Reproduce verbatim the lines of the data below, beginning at the line that contains "Berapa Biaya Pembuatan Aplikasi E-Office?" and stopping after the line that contains "262 Monroe Circle, FL".

_Input:_
*** Begin section ***

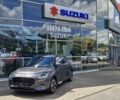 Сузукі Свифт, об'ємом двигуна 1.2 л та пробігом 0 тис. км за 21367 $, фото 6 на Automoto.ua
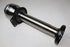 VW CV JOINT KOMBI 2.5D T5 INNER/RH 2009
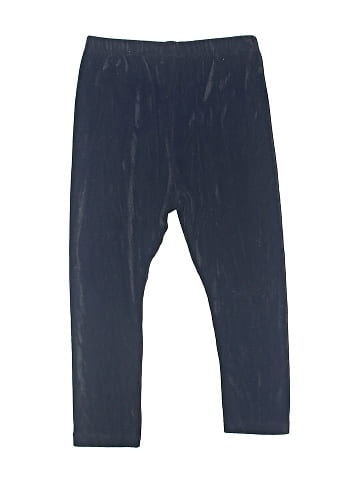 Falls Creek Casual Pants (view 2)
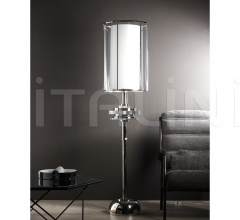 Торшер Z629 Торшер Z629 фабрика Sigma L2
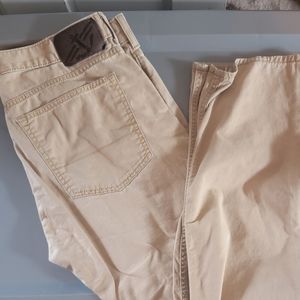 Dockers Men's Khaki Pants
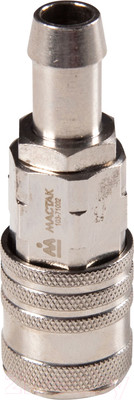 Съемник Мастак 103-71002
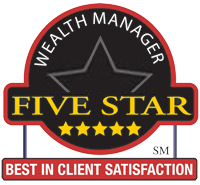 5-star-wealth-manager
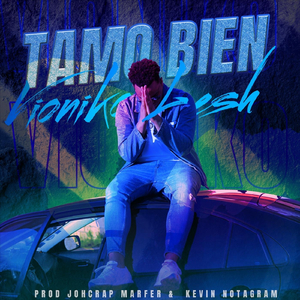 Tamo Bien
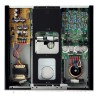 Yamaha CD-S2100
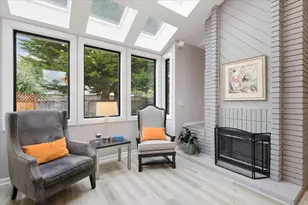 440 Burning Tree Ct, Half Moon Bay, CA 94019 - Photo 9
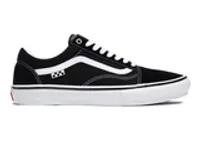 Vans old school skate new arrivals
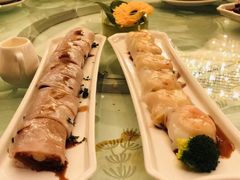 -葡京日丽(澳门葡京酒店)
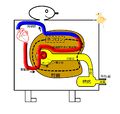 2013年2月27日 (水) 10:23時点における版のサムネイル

*** End section ***
*** Begin section ***

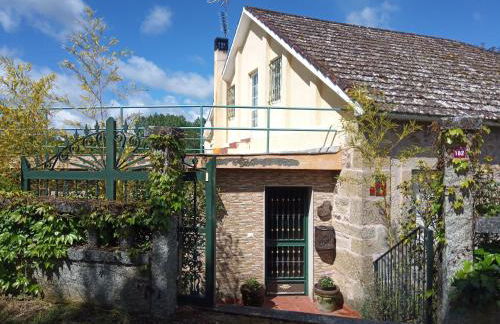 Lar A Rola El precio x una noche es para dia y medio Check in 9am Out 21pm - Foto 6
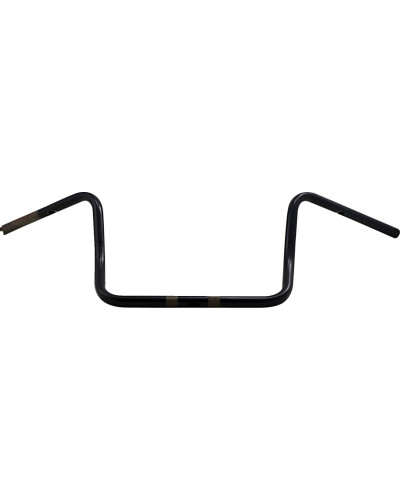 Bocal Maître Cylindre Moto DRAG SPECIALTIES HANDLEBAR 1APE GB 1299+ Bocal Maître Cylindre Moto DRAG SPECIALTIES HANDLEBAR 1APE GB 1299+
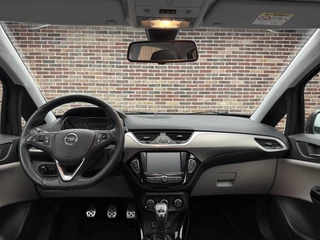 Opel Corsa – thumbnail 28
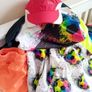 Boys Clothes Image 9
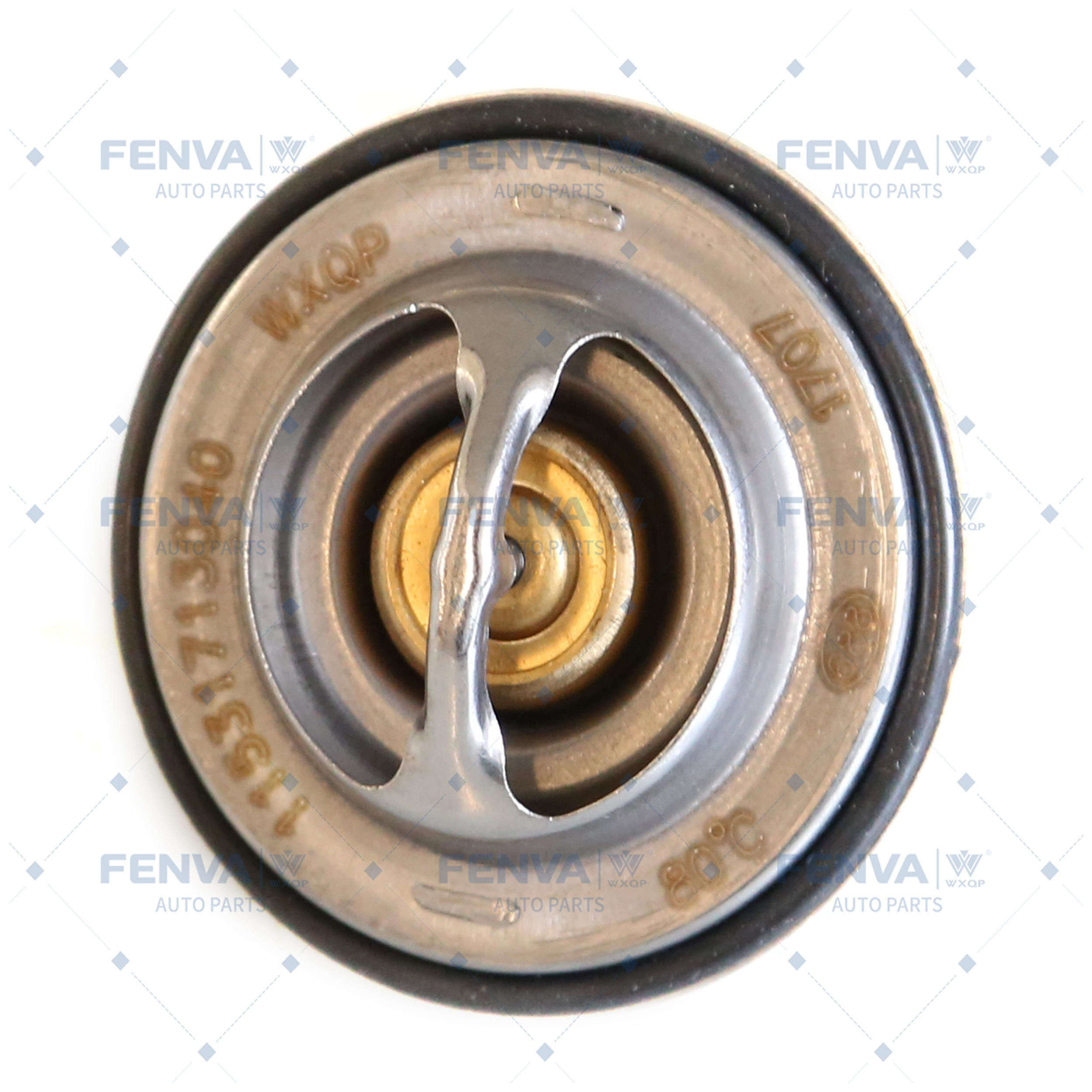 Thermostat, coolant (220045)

*** End section ***
*** Begin section ***

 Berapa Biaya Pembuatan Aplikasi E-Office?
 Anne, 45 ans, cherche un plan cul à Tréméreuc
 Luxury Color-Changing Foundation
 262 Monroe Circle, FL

*** End section ***

_Answer space:_
 Berapa Biaya Pembuatan Aplikasi E-Office?
 Anne, 45 ans, cherche un plan cul à Tréméreuc
 Luxury Color-Changing Foundation
 262 Monroe Circle, FL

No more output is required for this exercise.